A conclusão que podemos tirar é que só uma leitura malfeita, desinformada ou com falta de estofo linguístico poderia defender a primeira abordagem, promovendo autos de fé e exigindo que se abjurassem, como na última década, perspectivas científico-pedagógicas que estariam baseadas em supostas "crenças" organizadas em torno de grupos de "pedagogas histéricas", dirigidas por sacerdotisas argentinas.

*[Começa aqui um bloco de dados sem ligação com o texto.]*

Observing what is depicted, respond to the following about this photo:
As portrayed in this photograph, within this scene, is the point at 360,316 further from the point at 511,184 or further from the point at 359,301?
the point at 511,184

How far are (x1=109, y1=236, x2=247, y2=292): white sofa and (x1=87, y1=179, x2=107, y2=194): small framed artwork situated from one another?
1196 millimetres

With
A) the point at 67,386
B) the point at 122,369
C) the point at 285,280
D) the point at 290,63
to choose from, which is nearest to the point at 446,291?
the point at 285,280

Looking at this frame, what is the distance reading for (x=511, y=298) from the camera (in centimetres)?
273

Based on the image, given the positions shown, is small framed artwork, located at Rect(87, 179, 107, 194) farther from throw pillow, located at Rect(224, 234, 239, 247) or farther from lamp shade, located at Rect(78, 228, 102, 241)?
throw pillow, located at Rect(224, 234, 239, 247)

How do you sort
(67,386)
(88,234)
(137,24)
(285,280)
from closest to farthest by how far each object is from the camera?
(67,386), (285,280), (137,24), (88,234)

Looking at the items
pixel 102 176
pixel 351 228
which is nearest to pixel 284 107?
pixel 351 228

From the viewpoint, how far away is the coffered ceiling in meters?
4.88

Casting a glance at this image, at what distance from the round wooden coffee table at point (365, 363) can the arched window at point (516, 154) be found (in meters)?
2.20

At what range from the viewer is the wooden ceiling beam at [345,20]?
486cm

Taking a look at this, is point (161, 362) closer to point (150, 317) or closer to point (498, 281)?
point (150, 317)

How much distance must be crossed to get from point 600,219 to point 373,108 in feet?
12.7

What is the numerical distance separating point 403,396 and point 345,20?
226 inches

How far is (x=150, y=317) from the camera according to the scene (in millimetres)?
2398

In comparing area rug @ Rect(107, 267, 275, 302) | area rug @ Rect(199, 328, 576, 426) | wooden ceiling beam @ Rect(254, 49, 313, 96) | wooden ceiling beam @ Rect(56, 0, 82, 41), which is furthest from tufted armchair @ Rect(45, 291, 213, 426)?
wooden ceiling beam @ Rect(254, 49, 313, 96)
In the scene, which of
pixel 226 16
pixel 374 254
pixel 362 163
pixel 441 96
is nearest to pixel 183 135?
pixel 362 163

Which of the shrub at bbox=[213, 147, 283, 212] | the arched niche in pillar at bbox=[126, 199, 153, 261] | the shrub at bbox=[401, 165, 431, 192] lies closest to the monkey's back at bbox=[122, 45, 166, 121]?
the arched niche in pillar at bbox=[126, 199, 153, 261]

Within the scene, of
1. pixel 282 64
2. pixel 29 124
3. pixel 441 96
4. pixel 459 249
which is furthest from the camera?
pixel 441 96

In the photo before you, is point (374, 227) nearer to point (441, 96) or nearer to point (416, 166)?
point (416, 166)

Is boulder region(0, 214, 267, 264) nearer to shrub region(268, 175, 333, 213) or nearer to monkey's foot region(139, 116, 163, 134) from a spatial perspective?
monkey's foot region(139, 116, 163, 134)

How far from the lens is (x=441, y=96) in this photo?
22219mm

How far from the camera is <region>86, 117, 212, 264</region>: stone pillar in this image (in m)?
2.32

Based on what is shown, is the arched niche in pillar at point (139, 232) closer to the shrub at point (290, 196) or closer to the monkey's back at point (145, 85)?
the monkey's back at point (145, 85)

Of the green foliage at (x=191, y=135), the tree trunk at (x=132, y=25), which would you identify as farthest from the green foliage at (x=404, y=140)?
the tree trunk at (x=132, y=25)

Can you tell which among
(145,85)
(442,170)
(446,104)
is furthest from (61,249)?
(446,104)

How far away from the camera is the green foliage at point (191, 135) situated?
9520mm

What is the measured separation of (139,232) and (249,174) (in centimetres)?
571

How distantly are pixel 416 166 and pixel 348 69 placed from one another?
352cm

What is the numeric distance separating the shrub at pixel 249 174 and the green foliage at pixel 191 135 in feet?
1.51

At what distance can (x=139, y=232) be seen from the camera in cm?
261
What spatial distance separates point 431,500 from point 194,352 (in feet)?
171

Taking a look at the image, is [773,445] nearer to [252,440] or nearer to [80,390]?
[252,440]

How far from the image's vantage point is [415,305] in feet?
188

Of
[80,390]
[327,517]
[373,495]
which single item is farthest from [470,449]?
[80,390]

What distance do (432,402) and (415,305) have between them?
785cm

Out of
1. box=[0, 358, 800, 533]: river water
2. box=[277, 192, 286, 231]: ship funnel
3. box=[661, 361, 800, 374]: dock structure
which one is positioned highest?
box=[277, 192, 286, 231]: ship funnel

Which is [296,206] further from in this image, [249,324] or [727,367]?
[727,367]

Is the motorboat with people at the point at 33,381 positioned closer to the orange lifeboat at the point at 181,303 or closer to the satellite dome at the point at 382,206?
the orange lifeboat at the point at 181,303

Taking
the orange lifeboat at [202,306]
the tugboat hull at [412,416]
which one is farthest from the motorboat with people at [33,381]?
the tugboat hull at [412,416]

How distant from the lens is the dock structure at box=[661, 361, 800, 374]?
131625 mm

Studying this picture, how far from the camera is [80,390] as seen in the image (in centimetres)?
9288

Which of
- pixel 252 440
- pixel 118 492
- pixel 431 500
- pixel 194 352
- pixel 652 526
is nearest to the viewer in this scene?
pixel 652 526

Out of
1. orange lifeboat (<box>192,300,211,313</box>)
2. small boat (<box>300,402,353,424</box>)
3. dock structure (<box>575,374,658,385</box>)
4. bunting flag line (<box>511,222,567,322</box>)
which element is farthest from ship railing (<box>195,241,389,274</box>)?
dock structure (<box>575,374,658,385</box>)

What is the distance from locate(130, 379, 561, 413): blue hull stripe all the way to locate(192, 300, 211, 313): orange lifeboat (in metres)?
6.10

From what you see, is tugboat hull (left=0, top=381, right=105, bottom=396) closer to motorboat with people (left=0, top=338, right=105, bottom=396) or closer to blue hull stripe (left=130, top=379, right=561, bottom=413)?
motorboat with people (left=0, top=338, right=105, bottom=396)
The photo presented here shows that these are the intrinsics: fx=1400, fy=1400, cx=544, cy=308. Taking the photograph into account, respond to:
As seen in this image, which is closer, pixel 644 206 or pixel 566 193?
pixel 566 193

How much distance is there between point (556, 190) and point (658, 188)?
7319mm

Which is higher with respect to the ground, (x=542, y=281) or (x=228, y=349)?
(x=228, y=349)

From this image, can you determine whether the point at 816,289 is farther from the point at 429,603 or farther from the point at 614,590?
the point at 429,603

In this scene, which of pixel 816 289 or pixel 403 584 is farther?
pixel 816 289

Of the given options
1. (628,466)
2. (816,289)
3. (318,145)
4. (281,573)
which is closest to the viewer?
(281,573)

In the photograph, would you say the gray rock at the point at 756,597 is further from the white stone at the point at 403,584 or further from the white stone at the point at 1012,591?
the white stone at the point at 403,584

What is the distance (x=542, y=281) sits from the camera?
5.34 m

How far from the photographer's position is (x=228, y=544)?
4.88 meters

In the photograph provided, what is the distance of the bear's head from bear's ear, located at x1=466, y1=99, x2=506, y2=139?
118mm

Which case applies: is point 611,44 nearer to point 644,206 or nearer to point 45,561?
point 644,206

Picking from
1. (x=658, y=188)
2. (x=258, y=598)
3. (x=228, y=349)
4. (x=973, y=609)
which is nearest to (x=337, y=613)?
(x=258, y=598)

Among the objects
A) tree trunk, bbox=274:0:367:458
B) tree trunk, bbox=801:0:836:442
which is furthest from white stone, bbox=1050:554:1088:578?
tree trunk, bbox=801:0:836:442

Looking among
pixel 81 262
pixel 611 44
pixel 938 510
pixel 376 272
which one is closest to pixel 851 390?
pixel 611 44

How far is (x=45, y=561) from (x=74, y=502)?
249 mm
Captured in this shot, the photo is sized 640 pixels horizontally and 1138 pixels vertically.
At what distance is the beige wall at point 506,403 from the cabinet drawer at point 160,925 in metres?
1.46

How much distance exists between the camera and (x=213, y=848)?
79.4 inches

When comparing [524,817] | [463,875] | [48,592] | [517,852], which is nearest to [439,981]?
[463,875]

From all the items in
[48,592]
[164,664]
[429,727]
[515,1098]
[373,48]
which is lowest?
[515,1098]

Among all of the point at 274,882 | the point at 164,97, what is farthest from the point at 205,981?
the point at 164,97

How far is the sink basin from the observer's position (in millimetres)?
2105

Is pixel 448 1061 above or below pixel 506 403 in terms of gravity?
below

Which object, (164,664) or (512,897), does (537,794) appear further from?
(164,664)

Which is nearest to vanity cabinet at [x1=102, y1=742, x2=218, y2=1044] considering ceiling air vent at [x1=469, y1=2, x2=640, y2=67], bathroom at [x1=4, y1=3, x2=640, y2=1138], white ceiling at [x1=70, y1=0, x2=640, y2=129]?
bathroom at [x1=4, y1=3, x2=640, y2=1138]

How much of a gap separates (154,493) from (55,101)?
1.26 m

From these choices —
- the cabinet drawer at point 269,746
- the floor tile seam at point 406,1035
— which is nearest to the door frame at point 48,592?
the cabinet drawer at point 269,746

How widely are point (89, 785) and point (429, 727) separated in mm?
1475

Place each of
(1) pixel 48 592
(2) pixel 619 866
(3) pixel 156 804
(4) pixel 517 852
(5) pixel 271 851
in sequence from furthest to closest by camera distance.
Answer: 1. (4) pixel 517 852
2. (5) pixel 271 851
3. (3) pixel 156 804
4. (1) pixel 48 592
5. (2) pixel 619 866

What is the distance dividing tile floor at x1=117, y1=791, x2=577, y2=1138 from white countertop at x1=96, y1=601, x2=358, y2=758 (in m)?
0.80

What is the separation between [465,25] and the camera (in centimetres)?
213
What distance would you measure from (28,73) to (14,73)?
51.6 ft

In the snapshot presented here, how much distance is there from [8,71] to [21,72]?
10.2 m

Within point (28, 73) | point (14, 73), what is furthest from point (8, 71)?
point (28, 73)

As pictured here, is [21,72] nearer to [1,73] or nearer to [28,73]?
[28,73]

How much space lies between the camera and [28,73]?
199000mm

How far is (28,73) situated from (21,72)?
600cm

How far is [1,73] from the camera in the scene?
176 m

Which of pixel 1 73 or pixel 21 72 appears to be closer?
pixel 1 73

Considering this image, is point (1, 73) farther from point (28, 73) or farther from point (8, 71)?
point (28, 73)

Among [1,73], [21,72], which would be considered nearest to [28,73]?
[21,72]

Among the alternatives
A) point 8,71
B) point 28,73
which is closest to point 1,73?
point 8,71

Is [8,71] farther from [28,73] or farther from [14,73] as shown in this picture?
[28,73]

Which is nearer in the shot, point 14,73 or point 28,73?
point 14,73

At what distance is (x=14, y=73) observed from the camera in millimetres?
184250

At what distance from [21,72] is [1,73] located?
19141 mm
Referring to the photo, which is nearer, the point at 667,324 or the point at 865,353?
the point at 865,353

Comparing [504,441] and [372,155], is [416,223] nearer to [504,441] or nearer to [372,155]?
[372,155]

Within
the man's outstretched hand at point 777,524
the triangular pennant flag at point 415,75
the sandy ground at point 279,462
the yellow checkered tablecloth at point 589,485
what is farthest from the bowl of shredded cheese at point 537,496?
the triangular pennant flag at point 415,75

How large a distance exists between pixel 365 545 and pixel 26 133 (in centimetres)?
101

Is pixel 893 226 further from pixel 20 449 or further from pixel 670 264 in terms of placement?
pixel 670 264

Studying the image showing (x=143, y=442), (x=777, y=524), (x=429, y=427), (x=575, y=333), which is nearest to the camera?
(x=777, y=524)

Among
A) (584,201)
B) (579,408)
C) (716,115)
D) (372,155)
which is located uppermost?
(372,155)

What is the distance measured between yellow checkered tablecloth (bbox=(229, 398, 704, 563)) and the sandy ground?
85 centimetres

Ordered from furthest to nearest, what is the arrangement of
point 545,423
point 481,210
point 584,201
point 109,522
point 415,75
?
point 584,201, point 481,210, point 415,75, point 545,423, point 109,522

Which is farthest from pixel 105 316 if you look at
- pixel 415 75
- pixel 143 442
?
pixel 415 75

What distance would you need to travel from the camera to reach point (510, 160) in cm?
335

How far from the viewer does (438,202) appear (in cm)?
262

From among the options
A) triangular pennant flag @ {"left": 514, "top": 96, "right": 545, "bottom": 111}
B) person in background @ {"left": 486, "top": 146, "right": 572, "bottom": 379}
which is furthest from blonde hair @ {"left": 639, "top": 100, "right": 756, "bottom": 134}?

Mas que não haja dúvidas: na equilibrada análise de Magda, a inexistência de sistematicidade, o excessivo privilégio atribuído a textos em momentos de análise das relações entre letra e som, certo espontaneísmo, a desconsideração da complexidade dos textos, comuns em distintas perspectivas que vêm orientando aalfabetização no país, não passam incólumes.

 

O livro, resultado de um grande esforço intelectual, é fundamental para dar um novo rumo à alfabetização no Brasil. Põe ordem na discussão sem desconsiderar a complexidade do tema. Não se esperem soluções simplistas e simplificadoras. Ele mexe com crenças e interesses arraigados de grupos de diferentes origens: universitários, econômicos, editoriais, governamentais, da sociedade civil organizada. Mas Magda construiu uma liberdade que lhe é própria e uma autoridade baseada em sua história de defesa da escola pública que a livra da censura dos interesses pequenos e das alianças corporativas.

 

Em meio a essa crise que vivemos, somos um país feliz por termos uma Magda. Uma educadora-pesquisadora como Magda Becker Soares.